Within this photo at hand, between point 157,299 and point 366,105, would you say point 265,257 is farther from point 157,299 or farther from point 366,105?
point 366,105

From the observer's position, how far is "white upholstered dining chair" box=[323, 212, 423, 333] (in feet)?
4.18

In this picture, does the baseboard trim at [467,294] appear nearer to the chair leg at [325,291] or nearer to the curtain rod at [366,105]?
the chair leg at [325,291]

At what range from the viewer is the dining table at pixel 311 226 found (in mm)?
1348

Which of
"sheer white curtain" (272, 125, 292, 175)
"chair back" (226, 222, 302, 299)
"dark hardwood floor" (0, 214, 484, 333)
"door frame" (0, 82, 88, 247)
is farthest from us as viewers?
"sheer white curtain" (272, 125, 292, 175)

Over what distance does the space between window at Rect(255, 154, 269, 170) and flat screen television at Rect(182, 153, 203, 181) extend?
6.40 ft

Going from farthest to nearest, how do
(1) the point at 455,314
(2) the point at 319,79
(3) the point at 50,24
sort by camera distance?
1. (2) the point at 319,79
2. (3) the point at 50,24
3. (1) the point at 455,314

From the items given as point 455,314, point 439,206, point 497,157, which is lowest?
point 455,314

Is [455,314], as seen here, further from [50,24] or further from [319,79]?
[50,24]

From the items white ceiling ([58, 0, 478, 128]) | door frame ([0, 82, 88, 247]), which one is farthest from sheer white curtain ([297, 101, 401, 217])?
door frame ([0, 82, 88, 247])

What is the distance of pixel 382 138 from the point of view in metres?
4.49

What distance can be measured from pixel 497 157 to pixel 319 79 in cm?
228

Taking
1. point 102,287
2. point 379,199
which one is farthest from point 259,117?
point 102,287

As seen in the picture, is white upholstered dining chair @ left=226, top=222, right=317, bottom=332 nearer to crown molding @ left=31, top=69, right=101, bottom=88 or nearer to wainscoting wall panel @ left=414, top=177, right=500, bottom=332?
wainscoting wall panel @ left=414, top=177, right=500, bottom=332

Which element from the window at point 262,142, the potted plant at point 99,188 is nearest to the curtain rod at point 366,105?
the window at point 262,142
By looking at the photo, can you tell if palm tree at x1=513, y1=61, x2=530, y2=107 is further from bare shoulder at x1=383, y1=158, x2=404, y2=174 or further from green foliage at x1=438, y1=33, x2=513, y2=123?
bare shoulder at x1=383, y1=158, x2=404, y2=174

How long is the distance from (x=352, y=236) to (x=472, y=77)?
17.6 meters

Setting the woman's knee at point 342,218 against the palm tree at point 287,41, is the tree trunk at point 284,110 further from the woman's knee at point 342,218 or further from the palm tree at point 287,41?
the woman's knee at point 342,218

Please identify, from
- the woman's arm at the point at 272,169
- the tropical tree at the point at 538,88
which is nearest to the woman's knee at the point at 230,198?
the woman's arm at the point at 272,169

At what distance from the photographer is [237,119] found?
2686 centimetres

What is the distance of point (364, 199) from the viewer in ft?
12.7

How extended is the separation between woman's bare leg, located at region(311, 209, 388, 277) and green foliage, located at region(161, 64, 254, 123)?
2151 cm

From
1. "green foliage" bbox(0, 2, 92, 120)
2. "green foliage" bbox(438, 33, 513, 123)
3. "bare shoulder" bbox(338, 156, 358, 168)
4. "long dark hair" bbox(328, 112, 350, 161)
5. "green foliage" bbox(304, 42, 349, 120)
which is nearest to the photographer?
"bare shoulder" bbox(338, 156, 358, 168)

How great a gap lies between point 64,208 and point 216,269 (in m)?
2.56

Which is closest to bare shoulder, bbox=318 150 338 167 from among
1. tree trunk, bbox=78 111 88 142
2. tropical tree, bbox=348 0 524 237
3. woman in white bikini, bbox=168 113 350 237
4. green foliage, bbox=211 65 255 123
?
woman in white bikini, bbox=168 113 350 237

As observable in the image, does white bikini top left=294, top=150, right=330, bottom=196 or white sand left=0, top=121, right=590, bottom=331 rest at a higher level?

* Your objective
Take every line from the one containing "How great a" to the end of the listing and output it exactly, with nothing else.

* Completed exercise
How great a gap lies between point 64,208 and point 216,269 (in m)?
2.56

Which is closest to bare shoulder, bbox=318 150 338 167 from among
1. tree trunk, bbox=78 111 88 142
2. tropical tree, bbox=348 0 524 237
3. woman in white bikini, bbox=168 113 350 237
4. green foliage, bbox=211 65 255 123
?
woman in white bikini, bbox=168 113 350 237

As observable in the image, does white bikini top left=294, top=150, right=330, bottom=196 or white sand left=0, top=121, right=590, bottom=331 rest at a higher level?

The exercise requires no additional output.